離殤則站在窗口看著外麵的風景,心裏也是沉甸甸的。
“她說月漪沒有在北裔珩的手裏,而且我們的人也查探了整個京城都沒有發現葉羽的蹤跡,估計月漪是真的不在京城裏。”離殤輕聲的說道。
“嗯,她信上說了。”卿絡點了點頭。
“你信他?”離殤轉過身問道。
“我是信她。”卿絡糾正了話語。
“她讓我們為尹弗淵準備的聘禮,我已經派人送去了,估計十天內就能送到。”離殤說著走到桌前喝了一口酒,又道:“她心裏說讓我們找到尹弗淵,我也派人去尋了。”

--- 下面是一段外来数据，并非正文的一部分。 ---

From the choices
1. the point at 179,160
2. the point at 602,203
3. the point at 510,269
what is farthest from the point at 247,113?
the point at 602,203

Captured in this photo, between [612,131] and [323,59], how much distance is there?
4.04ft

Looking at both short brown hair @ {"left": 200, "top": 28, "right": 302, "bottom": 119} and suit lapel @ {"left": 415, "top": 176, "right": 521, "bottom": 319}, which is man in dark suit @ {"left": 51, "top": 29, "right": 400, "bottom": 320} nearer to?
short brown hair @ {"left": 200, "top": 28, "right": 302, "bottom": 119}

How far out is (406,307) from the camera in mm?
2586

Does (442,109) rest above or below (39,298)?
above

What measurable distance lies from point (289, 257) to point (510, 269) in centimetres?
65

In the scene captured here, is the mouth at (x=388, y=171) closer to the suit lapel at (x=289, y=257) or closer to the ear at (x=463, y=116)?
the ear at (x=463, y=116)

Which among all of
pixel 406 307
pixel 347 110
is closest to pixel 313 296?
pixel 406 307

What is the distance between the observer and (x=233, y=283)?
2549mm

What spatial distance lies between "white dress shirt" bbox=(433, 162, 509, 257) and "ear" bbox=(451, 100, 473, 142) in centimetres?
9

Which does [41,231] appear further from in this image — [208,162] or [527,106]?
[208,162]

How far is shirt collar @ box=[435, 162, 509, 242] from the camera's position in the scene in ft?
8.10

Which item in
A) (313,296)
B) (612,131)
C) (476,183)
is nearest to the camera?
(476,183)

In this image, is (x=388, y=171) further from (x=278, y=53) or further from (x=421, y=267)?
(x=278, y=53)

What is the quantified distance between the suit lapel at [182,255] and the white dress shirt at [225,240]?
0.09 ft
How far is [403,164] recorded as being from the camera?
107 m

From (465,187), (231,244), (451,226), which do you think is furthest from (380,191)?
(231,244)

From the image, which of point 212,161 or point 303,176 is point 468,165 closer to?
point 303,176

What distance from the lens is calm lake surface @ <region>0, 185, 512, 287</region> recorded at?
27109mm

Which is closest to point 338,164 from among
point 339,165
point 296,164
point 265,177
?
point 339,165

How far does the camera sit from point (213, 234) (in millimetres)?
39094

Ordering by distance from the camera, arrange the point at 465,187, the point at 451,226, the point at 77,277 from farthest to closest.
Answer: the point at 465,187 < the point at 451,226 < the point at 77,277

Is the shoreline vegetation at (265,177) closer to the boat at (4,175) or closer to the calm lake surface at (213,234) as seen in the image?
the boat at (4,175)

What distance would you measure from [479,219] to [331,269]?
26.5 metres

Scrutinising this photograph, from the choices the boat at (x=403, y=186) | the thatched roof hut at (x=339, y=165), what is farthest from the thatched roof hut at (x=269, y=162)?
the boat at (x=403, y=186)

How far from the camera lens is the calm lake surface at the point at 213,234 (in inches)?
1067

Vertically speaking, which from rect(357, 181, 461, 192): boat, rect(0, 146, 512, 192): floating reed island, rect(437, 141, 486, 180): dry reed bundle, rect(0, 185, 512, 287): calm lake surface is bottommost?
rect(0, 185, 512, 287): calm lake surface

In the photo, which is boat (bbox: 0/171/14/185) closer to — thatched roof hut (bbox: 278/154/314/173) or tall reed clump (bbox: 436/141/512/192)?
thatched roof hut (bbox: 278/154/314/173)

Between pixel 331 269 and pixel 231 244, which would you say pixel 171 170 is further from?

卿絡放下手裏的信,看著離殤,發現離殤與以前大有不同。
“我記得你是一個不管俗世之人。”卿絡笑著問道。
離殤被卿絡的這句話說得有些不自在。他忍不住暗想,自己以前的確懶得管理這些俗世,心裏隻有武功和酒,其他的根本沒有放在心裏。
而現在卿絡的這句話,讓離殤覺得自己的確是變了。
“事不同而已,關於她,我總想親力親為。”離殤倒是沒有掩飾什麼,歎了口氣說出了心中的想法,然而卻是用酒掩飾悲傷之色。
“蕭振將這次的婚禮,做的聲勢很浩大。”卿絡轉移了話題。
“他是想撇掉之前的楊衍的事情,讓虎耀門重新光輝,不過卻是一個賭局。”離殤笑了一下,又道:“虎耀門在江湖上是個極大的幫派,很多與它齊立的幫派都想吞並它,可是卻知道虎耀門是個難以下咽的硬骨頭,所以很多門派想在這次婚禮上滅掉虎耀門。”
“這次的婚禮千塵樓也該備一份厚禮了。”卿絡笑著抿了一下嘴。
“是啊,我們是該準備厚禮了,畢竟這個虎耀門可是一個難得的名門正派,蕭振雖然為人古怪,但是身上卻是有難得的大義大氣,是個君子。”離殤點著頭。
十月二十。
尹弗淵坐在一個江湖的酒樓裏喝茶。
他已經出來了很久,可是卻沒有真的掙到什麼錢。本以為憑借自己的功夫,掙錢將是輕而易舉,然而真的出來後才發現江湖險惡,錢更難掙。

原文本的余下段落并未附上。